MOOCs are dependent on other technologies and infrastructure to be successful and useful. Some include:

Technical Platforms
Technical platforms, three including Coursera, edX, and Udacity, serve as third-party vendors to host and disseminate MOOCs that have been uploaded by universities or individuals. Although the number of platforms are expected to grow in the following year, these "Big Three" are widely used. If the university is choosing to host their MOOC on a third party platform's server, then specific permission and contracts must be created. Use of a technical platform is at no cost to the university.

Servers are critical for not only the technical platform but also for the university that creates a MOOC. This infrastructure must save the material created or uploaded. Servers are widely available, but may come at a high cost to parties using them.

Recording Equipment
To create the actual lectures the university will require high quality recording materials including cameras, microphones, and editing software. This equipment can be quite expensive to purchase and maintain, though it is quite readily available.

Course Design Software
In order to develop a MOOC, universities and individuals use specific software that aid in the creation of an entire Web course. This software is available, but limited in options as it is not affordable for all users. Google and Stanford have both developed this additional platform to allow users-- both universities and individuals-- to design MOOCs, thus facilitating the spread of this technology. These platforms are available in several options but may not be affordable for all universities.

Computers, Internet, and Bandwidth
Both the university and the end users will need computers in order to access MOOCs. It is essential that all of these computers have an internet connection and adequate bandwidth for streaming. This technology is relatively affordable and available to universities, independent MOOC creators, and individual users.

Mobile Applications
Mobile applications for MOOCs are a potential future development as the primary market for MOOCs-- mainly young students-- is very connected to smartphone and tablet technology. This potential technology is available but only affordable for large scale universities and platforms.

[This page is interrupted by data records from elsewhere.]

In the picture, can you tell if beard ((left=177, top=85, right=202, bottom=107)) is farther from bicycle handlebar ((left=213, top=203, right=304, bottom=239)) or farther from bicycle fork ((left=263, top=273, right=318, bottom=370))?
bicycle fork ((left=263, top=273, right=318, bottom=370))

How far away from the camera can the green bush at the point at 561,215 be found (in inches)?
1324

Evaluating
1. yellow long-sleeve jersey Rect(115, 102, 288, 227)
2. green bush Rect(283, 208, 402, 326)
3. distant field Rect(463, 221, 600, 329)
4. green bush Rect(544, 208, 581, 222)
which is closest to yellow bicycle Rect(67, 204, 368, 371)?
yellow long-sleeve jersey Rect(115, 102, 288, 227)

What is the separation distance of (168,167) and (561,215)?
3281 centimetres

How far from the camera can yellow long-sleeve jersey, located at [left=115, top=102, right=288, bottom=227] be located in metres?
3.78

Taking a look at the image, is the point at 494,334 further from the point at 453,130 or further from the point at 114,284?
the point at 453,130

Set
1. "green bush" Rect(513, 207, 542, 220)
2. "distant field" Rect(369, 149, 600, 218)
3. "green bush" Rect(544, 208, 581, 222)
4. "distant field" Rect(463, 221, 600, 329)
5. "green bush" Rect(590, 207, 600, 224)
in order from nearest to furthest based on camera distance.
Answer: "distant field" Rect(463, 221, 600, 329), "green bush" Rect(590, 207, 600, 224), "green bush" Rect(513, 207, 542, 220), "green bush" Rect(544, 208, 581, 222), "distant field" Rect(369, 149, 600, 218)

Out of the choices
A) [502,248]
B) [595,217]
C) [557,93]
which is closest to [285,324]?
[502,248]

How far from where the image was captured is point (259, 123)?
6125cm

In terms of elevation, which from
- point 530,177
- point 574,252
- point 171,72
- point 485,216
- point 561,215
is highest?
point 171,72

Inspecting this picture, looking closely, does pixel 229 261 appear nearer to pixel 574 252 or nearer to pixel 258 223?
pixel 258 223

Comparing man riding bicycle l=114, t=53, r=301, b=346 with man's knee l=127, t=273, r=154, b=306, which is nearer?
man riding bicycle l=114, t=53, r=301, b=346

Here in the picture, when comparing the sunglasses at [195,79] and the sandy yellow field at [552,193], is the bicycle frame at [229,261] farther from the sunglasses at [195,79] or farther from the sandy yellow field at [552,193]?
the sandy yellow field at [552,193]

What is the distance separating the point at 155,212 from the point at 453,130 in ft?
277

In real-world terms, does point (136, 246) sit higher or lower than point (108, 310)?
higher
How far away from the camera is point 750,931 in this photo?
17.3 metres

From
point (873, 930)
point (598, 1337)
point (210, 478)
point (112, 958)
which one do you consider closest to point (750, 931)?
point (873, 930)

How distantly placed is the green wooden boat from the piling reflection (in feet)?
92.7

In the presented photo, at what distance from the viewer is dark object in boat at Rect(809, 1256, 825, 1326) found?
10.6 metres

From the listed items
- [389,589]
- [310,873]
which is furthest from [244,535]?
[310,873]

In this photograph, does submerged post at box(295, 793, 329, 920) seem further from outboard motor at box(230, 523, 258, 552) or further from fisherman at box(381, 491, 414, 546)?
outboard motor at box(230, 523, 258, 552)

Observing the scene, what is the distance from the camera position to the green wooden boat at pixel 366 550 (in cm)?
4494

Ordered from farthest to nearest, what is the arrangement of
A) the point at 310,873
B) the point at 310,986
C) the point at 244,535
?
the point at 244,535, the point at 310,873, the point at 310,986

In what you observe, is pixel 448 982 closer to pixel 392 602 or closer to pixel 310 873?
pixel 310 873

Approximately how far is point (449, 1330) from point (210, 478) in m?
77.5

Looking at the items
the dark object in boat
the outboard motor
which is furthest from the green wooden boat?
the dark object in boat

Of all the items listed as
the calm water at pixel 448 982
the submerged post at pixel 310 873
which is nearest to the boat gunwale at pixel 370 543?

MOOCEs are MOOC Evaluations. Universities are now looking to potentially accept official credit from many MOOCs. To do so, the MOOC course must first be thoroughly evaluated (5). This potential technology is not yet readily available and is likely to be costly.

Networks and Social Networking
One of the unique benefits of a MOOC is the ability for participants of the course to discuss and share information and opinions among themselves at a large scale. As more and more students enroll in a given course, a positive externality takes hold. Some MOOCs, particularly Coursera, do require network effects to aid in the grading of peer assessments (11). It is important to note, however, that individual students may still participate as an individual without the enrollment of other students. MOOCs do provide the "massive" component, though-- often pooling together thousands of students for a given course. Further, as each course naturally attracts users with similar interests, a significant portion of MOOCs result in a social network. Professors also use social networking tools to connect with students interested in a particular course offering. Social media integration as well as discussion boards and forums are low cost mechanisms by which the university may host and/or facilitate this social networking (4).